We therefore show that the supercritical state of water can be divided into a gas-like region and a liquid-like region by the WL anticipating the phase separation and the coexistence that is found below the critical point. These results are in line with recent experimental findings on supercritical noble gases^26,27, and together with those indicate a new perspective in the characterization of the fluid–matter thermodynamics of the supercritical state of water and possibly of other liquids with all the important consequences that this can have for many areas of application. The supercritical state cannot, in fact, be considered as an indistinguishable fluid phase any longer.
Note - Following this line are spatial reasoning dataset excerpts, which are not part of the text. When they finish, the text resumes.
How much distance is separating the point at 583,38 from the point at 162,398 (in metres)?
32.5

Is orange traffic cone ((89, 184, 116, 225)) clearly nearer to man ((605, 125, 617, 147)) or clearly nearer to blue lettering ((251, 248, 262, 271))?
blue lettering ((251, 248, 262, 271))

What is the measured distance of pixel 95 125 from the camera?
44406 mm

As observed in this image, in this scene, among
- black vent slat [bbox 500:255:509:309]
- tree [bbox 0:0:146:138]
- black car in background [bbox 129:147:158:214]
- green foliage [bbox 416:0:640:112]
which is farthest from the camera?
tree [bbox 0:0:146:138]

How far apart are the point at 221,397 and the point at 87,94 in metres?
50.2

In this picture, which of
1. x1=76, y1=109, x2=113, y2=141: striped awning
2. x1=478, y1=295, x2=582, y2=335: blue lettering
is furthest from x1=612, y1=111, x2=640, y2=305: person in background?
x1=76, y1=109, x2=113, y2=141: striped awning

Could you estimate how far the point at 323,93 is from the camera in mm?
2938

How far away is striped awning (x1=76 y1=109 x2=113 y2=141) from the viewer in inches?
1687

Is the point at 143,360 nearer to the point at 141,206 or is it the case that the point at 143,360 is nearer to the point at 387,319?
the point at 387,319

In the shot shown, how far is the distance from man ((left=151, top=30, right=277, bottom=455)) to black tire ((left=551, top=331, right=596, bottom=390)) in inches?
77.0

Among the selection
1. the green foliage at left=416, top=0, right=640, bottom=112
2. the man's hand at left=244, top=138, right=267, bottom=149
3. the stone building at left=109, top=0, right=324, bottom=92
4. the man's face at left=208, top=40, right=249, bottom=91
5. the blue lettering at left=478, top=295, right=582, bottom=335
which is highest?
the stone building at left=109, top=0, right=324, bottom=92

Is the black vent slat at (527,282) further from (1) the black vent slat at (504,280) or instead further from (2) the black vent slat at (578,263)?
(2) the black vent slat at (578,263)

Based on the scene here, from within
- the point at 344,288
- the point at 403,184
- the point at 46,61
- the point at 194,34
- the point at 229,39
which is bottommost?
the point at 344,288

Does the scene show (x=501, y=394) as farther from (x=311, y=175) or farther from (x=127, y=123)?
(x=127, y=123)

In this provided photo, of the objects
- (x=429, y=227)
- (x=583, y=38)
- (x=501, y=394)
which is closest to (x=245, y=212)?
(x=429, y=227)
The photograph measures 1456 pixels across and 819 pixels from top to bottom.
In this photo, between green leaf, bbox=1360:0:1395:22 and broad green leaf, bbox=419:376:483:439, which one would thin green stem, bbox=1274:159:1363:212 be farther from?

In the future, it would be interesting to extend the study to other water models and to explore with simulations other dynamical and structural features of supercritical water. In noble gases, there is in particular a vivid debate^27,37 on whether a dynamical line, called the Frenkel line, can be of use to characterize regions of different dynamical behaviour in the supercritical state. This line is defined as a crossover in positive sound dispersion corresponding to loss of shear stiffness of the liquid and it has been shown to lie, with respect to the WL, in the liquid-like side of supercritical noble gases^37,38. It would be interesting to explore the behaviour of this line in a molecular and network forming liquid, like water.
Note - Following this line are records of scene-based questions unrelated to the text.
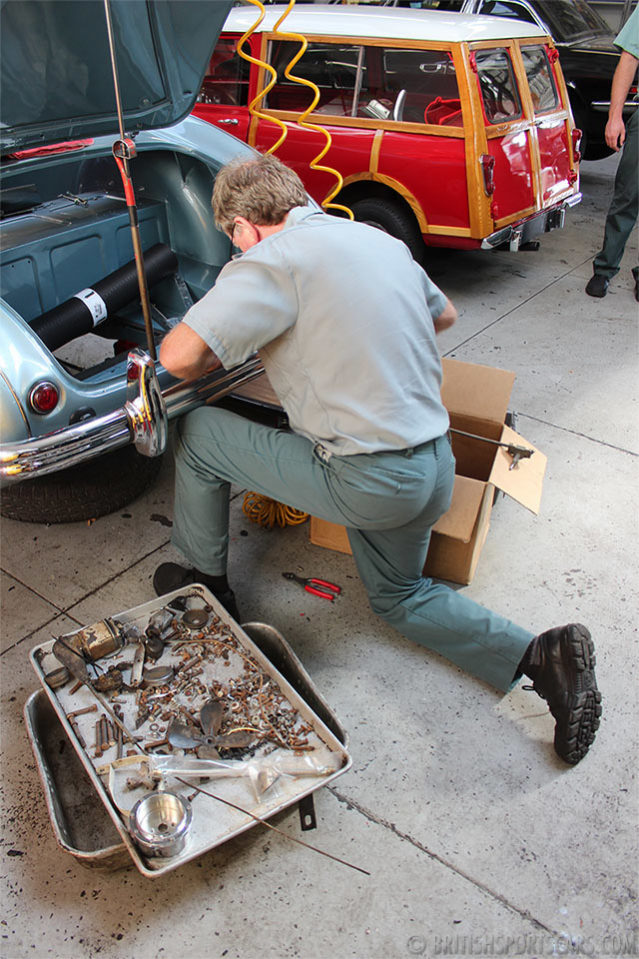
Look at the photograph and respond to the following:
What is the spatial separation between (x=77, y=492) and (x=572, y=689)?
186 cm

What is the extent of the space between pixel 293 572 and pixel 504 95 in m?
3.26

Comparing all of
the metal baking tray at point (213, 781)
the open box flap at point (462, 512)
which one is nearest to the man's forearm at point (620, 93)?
the open box flap at point (462, 512)

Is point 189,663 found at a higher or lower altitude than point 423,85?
lower

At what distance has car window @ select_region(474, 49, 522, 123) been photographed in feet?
13.4

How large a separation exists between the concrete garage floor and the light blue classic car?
54cm

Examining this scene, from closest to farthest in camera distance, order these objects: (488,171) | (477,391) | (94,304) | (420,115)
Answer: (94,304), (477,391), (488,171), (420,115)

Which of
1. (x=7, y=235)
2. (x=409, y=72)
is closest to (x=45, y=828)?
(x=7, y=235)

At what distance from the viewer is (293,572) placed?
2.63 meters

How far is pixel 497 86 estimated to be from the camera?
420 centimetres

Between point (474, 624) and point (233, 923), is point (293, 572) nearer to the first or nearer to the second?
point (474, 624)

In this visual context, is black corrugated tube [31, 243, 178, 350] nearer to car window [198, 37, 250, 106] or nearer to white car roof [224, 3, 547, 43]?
white car roof [224, 3, 547, 43]

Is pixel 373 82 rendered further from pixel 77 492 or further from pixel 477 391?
pixel 77 492

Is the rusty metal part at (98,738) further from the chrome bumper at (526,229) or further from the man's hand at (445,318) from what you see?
the chrome bumper at (526,229)

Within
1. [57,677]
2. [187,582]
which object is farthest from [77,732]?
[187,582]
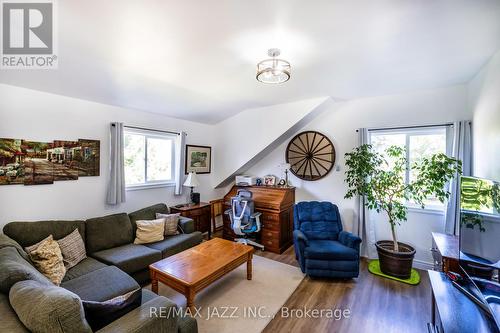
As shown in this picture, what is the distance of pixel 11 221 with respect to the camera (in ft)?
8.09

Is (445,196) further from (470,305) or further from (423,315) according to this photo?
(470,305)

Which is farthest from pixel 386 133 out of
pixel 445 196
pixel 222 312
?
pixel 222 312

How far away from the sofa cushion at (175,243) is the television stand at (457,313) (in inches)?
109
Besides, it would be of great relevance also to extend the present study to other fluids such as CO₂ whose supercritical state is of uttermost importance in green chemistry.

Methods

Experimental data

The data on supercritical water are obtained from the IAPWS-95/IAPS-EoS, based on experimental data. The EoS is provided by the NIST Chemistry WebBook, at the site http://webbook.nist.gov/chemistry/fluid/.

Computer simulation model

We performed simulations using the TIP4P/2005 model for water. TIP4P/2005 (ref 28) is a re-parametrized version of the ‘classical’ TIP4P model³⁹ and it is widely employed. In particular, it was shown to be the best rigid and non-polarizable potential for the reproduction of many features of experimental water²⁹.

Method of simulation

Molecular dynamics simulations were performed in a cubic box containing 4,096 water molecules with an initial density ρ=1.0 g cm⁻³. For each pressure, we first equilibrate the system at each temperature for 0.1 ns and then execute production runs of 1 ns from T=600 K to T=800 K, with ΔT=5 K. The simulated isobars are for pressures P_n=150+25n bar (n=1,...,10). As the critical pressure of the TIP4P/2005 model is P_c=146 bar, our isobars never cross the liquid–gas first-order phase transition line. The simulations are run in the NPT ensemble, with a time step for the integration of the equation of motion of 1 fs. We control the temperature using the Nosé–Hoover thermostat^40,41 and the pressure by the Parrinello–Rahman barostat^42,43. The short-range interactions are cut off at 1 nm. The electrostatics is dealt with by using the Particle Mesh Ewald algorithm. The simulations are run using GROMACS (versions 4.5.3 and 4.5.5)⁴⁴. For the calculation of the diffusion coefficient, the first and the last 10% of the run are excluded from the linear fit of the mean square displacement.